** begin Excerpt provided **

After examining the prior threat made by A1 to kill the deceased, the learned trial Judge found that the threat by A1 to kill the deceased was recent and proximate, and constituted circumstances of the transaction leading to the death of the deceased. She also found that although A1 denied participation in the beating of the deceased, his conduct of tying him with a rope, announcing to everyone in a populated area about the arrest of the deceased and conveniently leaving him to the mercy of the mobs despite having been a Local Council Chairperson irresistibly pointed to the guilt of the A1. She found further that from the injuries inflicted on the deceased, whoever inflicted them intended to kill him or knew that such injuries would cause his death. Regarding A2, the learned trial Judge found that A2 held the deceased on a rope while A1 and others were following. He was present when the deceased was being beaten and the deceased pleaded with him to save his life. That A2 testified that A1 left him to guard the deceased but he was overwhelmed by the mob. She then concluded that the mob mobilized by A1 and A2 formed a common intention to assault the deceased. The appellants were aware of this and left the deceased to his mercy. At no time did the appellants disassociate themselves from the prosecution of this unlawful purpose. They were therefore guilty of murdering the deceased (see pages 93-95 of her judgment).
Malice aforethought was clearly established by the conduct of the appellants. They clearly intended to kill the deceased. They knew that their acts or omissions would cause the death of the deceased within the meaning of S.191(b) of the Penal Code Act. On participation of the appellants, PW2 testified that he served on the same LC Executive Council as the appellants. His home is approximately 60 meters from the road. On April 14, 2007, he heard loud and angry voices at about 6am. He heard people shout from below. As he stood outside, he saw the deceased tied with ropes full of soil. A2 was holding him on the rope and A1 was walking from behind the deceased. Others were following. They were moving towards the station. For the time PW1 had known the deceased, he had never seen or heard that he was a thief. After dressing up, PW1 proceeded to the station and found the deceased tied on a pipe at Muwanguzi’s shop. He asked what the deceased had done. One Sunday told him that he had stolen a bicycle. The deceased was seated looking down between his legs. A1 asked the deceased where he had put his bicycle. The deceased responded that he did not have it. A1 then left to milk his cow. Fred Kamya and Lukwago Swaibu came on a motorcycle and beat up the deceased with sticks. At this point, A1 was at his home, milking a cow. The deceased was beaten thoroughly. PW2 decided to intervene and warned those beating him of prison. A1 came, got Swaibu’s motorcycle and rode away. Swaibu and Kamya pulled Mukisa to the road. A1 came and put the deceased on the motorcycle and rode away.

** end Excerpt provided **
** begin Extracted data **

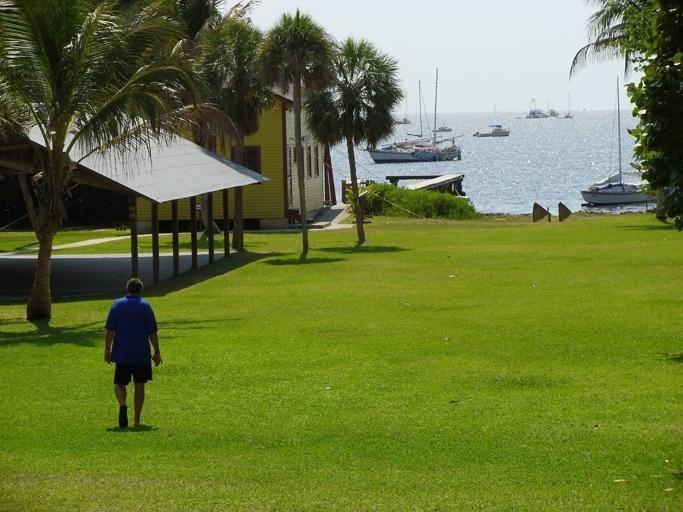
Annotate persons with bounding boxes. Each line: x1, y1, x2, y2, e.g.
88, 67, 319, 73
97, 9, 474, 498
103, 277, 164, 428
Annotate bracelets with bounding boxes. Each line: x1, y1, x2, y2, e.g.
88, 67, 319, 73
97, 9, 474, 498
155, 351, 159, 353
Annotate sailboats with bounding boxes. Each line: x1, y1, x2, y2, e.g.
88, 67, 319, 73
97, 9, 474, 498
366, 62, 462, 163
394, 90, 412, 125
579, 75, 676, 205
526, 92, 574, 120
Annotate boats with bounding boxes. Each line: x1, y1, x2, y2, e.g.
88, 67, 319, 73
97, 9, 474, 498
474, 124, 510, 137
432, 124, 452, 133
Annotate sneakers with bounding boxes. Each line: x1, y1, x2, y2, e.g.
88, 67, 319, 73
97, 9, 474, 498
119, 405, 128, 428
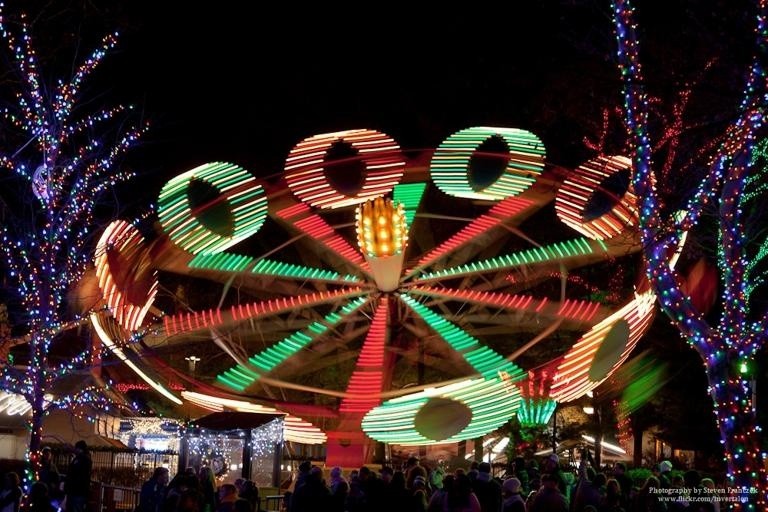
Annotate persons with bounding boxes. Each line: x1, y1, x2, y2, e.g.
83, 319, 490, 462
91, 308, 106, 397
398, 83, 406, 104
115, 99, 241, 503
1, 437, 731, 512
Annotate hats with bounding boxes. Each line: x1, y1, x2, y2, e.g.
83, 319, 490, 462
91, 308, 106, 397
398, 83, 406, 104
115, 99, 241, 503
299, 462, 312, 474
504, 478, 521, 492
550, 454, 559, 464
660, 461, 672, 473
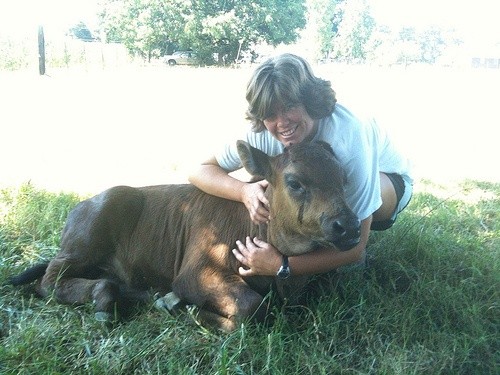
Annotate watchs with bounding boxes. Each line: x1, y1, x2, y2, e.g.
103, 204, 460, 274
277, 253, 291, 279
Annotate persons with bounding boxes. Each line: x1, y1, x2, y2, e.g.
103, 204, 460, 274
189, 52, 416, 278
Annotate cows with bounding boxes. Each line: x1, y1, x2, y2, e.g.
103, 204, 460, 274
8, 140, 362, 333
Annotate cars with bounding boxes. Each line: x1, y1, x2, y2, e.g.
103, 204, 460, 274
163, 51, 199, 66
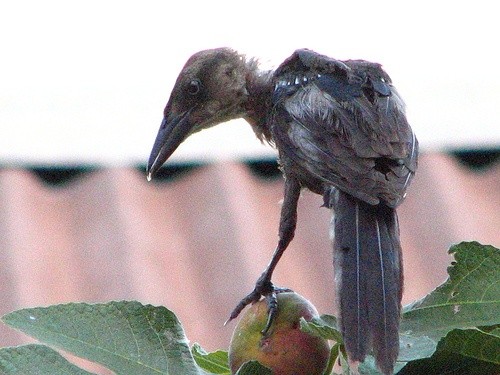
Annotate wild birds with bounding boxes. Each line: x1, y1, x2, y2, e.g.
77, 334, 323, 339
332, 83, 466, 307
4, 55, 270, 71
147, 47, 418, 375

** end Extracted data **
** begin Extracted data **

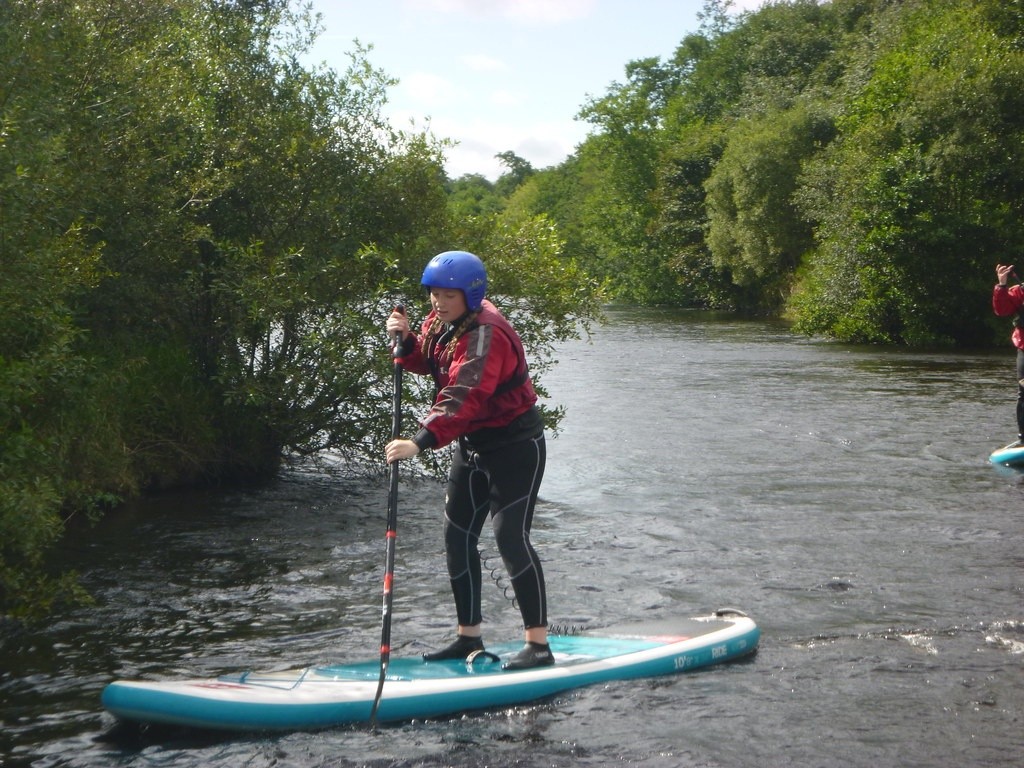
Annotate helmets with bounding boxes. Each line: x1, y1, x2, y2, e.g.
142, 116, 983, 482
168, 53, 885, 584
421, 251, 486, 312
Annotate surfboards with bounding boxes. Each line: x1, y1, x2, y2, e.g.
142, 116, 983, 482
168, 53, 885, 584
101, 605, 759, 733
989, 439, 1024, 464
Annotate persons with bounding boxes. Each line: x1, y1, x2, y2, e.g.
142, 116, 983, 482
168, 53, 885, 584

** end Extracted data **
** begin Extracted data **

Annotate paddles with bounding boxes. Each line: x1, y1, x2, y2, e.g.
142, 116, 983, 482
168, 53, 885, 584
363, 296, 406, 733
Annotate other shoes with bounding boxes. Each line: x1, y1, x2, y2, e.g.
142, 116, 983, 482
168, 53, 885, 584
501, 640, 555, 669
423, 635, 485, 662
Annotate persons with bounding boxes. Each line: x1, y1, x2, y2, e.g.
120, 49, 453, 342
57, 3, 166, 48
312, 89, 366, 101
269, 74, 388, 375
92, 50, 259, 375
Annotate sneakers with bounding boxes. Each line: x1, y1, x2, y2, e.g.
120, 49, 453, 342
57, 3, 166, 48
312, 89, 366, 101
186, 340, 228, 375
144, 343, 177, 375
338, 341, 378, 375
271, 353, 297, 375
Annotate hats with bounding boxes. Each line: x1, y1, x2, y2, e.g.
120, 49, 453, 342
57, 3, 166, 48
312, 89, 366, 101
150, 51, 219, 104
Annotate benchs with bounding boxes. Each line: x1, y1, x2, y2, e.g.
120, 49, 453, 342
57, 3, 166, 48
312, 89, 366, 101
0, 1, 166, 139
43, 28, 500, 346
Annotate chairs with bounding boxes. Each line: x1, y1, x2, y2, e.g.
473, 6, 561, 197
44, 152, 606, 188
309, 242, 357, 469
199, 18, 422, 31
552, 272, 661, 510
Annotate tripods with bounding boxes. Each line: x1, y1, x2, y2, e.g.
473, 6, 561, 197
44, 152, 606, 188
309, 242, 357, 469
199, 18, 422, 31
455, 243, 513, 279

** end Extracted data **

Work to do »
• A. In the murder appeal excerpt, roughly how far is PW2's home from the road?
• B. Please carry on the murder appeal excerpt from the point where it stops.
The entries are not needed for any of this.

Responses in order »
• A. Approximately 60 meters.

• B.
Another piece of evidence came from PW3. On learning that he had been badly beaten, she went to the station and saw A1 with a stick at the scene but she did not see him beating the deceased.
PW3’s evidence is also relevant to the participation of the appellants. On learning that the deceased had been badly beaten, she went to the station and saw A1 with a stick at the scene but she did not see him beating the deceased.
PW5, Muwanguzi Godfrey’s testimony is also relevant. He was in his house on April 14, 2007, when he heard people shouting outside at around 6.30am. When he opened the door, he saw on one side the deceased with a rope tied around the waist and full of soil. A1 was asking him where he had put his bicycle. The deceased kept quiet. One Jagi, Bagala, Sembatya, and Defence Kamya sat on the same bench with the deceased next door (muzigo). A1 left to milk his cows and then went to the Police. The others started beating the deceased. The deceased pleaded with A2 to assist him as he was being killed. A2 tried to assist. The deceased stated that the bicycles were with his brother Monday and with Jaya Kimenye at Nakifuma. Police came and those who were beating him ran away. Police took him away and he later died. He did not see A1 or A2 beating the deceased.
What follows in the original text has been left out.